Da Perseverança

Michel de Montaigne

 

Perseverança: Diz Montaigne, o que significa tenacidade, e também perseverança, firmeza de ânimo.

 

A lei da resolução e da perseverança não implica em que não devamos nos precaver, na medida de nossas forças, contra os males e inconvenientes que nos podem ameaçar, nem deixar de recear que nos surpreendam. Muito pelo contrário, todo meio honesto de evitar um mal é não somente lícito mas também louvável. A perseverança consiste em suportar com resignação os incômodos para os quais não temos remédio. Por isso não há movimento de agilidade corporal ou manejo de armas que devamos achar ruins desde que sirvam para defender-nos dos golpes que nos assestam.

» Dados fornecidos:
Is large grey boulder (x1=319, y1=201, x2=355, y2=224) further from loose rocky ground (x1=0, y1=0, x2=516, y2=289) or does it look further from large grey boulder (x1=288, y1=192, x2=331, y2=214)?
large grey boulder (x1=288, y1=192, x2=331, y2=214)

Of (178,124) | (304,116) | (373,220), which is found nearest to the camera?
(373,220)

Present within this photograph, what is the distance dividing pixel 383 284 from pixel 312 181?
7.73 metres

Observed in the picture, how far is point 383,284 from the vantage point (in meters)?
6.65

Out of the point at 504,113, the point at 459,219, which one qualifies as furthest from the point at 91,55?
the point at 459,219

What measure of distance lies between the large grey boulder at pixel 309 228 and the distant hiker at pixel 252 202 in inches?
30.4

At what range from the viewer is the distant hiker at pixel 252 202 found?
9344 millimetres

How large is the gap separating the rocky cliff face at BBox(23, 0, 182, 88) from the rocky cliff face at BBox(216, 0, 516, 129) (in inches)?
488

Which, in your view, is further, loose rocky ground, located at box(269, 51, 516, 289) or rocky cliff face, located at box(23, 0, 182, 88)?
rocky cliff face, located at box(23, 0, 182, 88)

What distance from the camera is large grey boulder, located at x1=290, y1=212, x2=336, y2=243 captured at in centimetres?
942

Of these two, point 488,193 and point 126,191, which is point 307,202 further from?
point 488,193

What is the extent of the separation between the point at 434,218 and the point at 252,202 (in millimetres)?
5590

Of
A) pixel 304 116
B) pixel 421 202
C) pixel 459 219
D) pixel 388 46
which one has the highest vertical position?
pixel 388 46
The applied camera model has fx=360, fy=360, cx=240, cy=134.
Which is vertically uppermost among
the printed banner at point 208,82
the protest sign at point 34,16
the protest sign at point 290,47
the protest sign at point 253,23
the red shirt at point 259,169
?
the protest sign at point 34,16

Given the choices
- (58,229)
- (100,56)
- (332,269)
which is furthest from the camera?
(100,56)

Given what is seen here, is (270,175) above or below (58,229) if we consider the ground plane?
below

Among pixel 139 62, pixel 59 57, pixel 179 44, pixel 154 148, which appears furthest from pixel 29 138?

» Complete o seguinte:
**A.** Reproduza, do texto sobre a perseverança, a passagem que vai de "Michel de Montaigne" até "que nos assestam.".
**B.** De acordo com o texto sobre a perseverança, por que não devemos considerar ruins os movimentos de agilidade corporal ou o manejo de armas?

» Resultados em ordem:
**A.**
Michel de Montaigne

 

Perseverança: Diz Montaigne, o que significa tenacidade, e também perseverança, firmeza de ânimo.

 

A lei da resolução e da perseverança não implica em que não devamos nos precaver, na medida de nossas forças, contra os males e inconvenientes que nos podem ameaçar, nem deixar de recear que nos surpreendam. Muito pelo contrário, todo meio honesto de evitar um mal é não somente lícito mas também louvável. A perseverança consiste em suportar com resignação os incômodos para os quais não temos remédio. Por isso não há movimento de agilidade corporal ou manejo de armas que devamos achar ruins desde que sirvam para defender-nos dos golpes que nos assestam.

**B.** Todo meio honesto de evitar um mal é lícito e louvável. A perseverança consiste apenas em suportar com resignação os incômodos para os quais não temos remédio. Por isso esses recursos são aceitáveis desde que sirvam para nos defender dos golpes que nos assestam.